Na aldeia onde passo agora a
maior parte do tempo, o padeiro costuma passar uma vez (às vezes duas) em passeio
triunfal, qual parada medieval de outrora. Estaciona na cabeceira da rua
principal e agarra-se à buzina como se quisesse anunciar um ataque nuclear
eminente, tendo as pessoas dois minutos para correr para o abrigo. Aguarda uns
instantes que os idosos se aproximem munidos do porta-moedas e do saquinho de
plástico, fica ali a dar dois dedos de conversa e arranca até ao outro extremo
da rua para repetir o ritual. Buzinadela estridente e prolongada, aproximação
da população idosa, o estado do tempo, o futebol e ala para a próxima aldeia.
Confesso que ao princípio me assustava tanta algazarra desnecessária quando uma
simples combinação de horário poderia resolver a questão. Depois comecei-me a
habituar com espasmos cada vez menos pronunciados e palavrões em escala
decrescente.
Nos últimos tempos o padeiro
deixou de vir diariamente, talvez por ter outros afazeres, talvez porque
resolveu abrandar o ritmo da volta às aldeias. Em seu lugar mandou o filho, um
miúdo tranquilo que aproveita as horas vagas da escola embora muito menos
sociável do que o pai. O ritual não mudou a não ser na rapidez com que se
desenvolve. É que isto de atender o público não é uma capacidade inata em
ninguém…leva o seu tempo. Há sempre aquele cliente que reclama das carcaças que
comprou ontem, o outro que deita um longo olhar para dentro da caixa da
carrinha para de seguida se pôr a pedir aquilo que não há, já para não falar na
epopeia dos trocos que, como todos sabemos, além de difíceis de arranjar
ninguém parece ter. O rapaz chega à entrada da rua, agarra-se à buzina da
carrinha como se não houvesse amanhã e, logo de seguida, arranca em direcção à
outra ponta da rua. Os primeiros potenciais compradores têm apenas tempo para
pôr o nariz de fora para se aperceberem que se quiserem pão vão ter que ir à
padaria.

::::::

*Objetivo indicado 1*
Extraia das entradas abaixo todas as linhas que contêm a palavra "nearer", tendo em conta a diferença entre maiúsculas e minúsculas.

::::::

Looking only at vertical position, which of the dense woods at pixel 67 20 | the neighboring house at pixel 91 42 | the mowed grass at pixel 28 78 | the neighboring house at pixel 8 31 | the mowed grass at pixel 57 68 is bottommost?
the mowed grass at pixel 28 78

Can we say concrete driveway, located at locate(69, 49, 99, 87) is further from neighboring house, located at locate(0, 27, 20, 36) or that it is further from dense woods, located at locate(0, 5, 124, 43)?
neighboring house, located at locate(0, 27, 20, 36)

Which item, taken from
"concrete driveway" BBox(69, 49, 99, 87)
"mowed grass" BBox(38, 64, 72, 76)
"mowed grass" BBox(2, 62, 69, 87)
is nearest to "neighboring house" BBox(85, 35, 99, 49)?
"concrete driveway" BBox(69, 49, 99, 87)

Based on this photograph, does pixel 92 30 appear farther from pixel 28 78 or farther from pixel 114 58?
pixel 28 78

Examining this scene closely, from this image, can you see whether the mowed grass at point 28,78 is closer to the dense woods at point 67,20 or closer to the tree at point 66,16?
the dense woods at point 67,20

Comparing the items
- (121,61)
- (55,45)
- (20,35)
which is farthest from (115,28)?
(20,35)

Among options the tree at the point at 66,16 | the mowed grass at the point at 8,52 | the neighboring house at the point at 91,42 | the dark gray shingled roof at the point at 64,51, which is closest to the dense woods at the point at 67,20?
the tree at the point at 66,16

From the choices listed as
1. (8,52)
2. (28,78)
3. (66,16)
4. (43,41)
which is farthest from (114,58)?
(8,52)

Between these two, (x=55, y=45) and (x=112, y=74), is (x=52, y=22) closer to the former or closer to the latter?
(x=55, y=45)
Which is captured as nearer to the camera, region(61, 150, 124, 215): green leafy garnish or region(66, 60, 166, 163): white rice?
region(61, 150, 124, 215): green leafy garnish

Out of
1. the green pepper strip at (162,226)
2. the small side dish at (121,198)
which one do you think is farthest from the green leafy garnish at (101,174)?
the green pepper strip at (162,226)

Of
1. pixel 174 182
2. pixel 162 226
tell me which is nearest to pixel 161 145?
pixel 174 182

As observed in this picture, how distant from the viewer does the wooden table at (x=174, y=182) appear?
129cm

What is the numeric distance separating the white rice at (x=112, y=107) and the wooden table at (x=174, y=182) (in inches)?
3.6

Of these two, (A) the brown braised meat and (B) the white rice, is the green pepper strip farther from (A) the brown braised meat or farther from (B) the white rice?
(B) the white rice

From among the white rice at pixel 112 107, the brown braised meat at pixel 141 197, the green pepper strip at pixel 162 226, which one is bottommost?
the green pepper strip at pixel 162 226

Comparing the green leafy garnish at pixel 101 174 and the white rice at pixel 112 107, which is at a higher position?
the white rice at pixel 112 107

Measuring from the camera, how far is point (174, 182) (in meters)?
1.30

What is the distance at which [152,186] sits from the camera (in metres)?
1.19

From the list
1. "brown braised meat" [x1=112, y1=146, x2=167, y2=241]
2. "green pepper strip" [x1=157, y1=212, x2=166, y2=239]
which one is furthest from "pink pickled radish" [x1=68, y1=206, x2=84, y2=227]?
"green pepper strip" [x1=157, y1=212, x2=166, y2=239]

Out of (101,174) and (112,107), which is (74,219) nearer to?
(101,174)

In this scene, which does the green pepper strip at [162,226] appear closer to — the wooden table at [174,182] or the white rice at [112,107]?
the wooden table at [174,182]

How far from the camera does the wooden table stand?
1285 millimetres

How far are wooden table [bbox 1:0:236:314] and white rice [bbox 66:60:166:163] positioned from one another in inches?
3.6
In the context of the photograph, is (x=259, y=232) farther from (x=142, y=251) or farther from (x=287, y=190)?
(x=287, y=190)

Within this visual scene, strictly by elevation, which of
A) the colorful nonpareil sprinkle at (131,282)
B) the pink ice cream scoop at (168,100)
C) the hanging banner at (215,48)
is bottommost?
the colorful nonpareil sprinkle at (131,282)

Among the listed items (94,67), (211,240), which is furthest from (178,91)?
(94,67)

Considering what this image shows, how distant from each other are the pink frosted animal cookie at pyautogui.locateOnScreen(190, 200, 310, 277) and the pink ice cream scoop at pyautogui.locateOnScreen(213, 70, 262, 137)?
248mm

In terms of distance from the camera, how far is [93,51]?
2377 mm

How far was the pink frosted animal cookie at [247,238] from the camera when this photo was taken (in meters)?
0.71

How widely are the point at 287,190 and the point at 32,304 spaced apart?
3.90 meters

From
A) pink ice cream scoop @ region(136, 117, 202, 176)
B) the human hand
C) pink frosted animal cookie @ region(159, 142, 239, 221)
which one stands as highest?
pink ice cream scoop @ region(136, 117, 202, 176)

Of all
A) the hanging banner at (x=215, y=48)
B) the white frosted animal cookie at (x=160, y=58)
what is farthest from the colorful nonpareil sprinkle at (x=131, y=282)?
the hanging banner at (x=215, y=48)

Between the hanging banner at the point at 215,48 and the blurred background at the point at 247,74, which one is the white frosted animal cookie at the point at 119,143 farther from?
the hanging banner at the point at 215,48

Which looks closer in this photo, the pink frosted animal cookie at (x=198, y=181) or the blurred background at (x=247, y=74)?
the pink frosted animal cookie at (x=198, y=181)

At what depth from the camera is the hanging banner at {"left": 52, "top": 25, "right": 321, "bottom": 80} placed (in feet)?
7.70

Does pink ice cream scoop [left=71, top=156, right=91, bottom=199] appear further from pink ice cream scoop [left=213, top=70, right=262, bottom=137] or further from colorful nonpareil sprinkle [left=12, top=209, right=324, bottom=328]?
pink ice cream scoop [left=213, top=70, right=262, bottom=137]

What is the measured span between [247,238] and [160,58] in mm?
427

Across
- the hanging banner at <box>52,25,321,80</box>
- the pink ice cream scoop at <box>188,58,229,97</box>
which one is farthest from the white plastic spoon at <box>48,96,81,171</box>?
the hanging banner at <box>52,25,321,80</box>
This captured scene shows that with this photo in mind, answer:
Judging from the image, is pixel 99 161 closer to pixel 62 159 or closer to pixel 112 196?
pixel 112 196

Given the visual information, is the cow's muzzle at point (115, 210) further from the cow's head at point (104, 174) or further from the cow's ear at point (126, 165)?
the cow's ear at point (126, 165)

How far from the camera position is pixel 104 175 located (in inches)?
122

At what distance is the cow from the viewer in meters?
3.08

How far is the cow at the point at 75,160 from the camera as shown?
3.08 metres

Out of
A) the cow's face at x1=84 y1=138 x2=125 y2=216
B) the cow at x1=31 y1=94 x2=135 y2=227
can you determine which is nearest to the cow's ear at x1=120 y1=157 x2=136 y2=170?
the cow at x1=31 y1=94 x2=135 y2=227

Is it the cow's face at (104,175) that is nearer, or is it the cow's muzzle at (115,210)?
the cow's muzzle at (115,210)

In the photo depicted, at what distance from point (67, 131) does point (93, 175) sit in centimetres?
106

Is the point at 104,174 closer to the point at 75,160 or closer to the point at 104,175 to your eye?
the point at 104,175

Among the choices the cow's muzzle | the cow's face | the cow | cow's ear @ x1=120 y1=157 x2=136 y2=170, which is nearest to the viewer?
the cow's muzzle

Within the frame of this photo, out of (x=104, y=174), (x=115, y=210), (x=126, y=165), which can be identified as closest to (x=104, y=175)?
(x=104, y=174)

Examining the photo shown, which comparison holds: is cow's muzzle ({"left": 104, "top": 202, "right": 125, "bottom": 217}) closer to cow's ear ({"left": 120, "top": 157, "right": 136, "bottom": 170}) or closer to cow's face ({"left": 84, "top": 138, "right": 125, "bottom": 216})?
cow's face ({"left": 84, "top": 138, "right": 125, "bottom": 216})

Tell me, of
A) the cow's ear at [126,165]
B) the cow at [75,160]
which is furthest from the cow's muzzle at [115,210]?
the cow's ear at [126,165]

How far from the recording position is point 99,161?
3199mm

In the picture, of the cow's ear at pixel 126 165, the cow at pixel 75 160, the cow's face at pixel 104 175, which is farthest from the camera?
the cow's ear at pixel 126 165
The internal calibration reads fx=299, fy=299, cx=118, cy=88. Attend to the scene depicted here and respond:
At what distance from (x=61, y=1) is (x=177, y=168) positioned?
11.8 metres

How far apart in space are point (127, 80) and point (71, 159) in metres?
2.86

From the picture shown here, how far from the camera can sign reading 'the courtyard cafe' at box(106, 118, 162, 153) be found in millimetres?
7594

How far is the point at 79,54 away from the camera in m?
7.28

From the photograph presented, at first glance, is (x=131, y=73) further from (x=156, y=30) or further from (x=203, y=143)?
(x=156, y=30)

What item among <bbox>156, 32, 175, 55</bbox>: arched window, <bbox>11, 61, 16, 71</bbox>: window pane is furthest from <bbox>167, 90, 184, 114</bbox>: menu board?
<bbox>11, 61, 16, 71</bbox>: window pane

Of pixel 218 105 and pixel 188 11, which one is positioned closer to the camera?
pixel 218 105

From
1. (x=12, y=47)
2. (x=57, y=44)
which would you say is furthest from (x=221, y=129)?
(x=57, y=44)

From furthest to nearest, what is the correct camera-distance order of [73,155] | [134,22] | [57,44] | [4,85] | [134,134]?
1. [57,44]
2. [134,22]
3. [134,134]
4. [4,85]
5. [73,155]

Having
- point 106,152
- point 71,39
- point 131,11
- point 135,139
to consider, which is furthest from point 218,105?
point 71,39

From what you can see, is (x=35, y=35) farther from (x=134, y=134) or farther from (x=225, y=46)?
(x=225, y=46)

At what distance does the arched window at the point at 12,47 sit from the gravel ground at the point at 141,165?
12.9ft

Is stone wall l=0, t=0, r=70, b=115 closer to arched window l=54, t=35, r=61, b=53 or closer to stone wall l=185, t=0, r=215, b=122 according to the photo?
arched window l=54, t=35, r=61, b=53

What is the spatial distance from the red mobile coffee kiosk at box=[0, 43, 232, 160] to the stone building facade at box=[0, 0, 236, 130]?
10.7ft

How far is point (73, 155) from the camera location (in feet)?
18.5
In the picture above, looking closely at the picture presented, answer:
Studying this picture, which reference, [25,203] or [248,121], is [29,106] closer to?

::::::

*Objetivo indicado 2*
Cite sem alterações o trecho do texto sobre o padeiro, de "Na aldeia onde" a "decrescente.".

*Resposta escrita 1*
Which is captured as nearer to the camera, region(61, 150, 124, 215): green leafy garnish or region(66, 60, 166, 163): white rice?
Out of (101,174) and (112,107), which is (74,219) nearer to?
Is it the cow's face at (104,175) that is nearer, or is it the cow's muzzle at (115,210)?

*Resposta escrita 2*
Na aldeia onde passo agora a
maior parte do tempo, o padeiro costuma passar uma vez (às vezes duas) em passeio
triunfal, qual parada medieval de outrora. Estaciona na cabeceira da rua
principal e agarra-se à buzina como se quisesse anunciar um ataque nuclear
eminente, tendo as pessoas dois minutos para correr para o abrigo. Aguarda uns
instantes que os idosos se aproximem munidos do porta-moedas e do saquinho de
plástico, fica ali a dar dois dedos de conversa e arranca até ao outro extremo
da rua para repetir o ritual. Buzinadela estridente e prolongada, aproximação
da população idosa, o estado do tempo, o futebol e ala para a próxima aldeia.
Confesso que ao princípio me assustava tanta algazarra desnecessária quando uma
simples combinação de horário poderia resolver a questão. Depois comecei-me a
habituar com espasmos cada vez menos pronunciados e palavrões em escala
decrescente.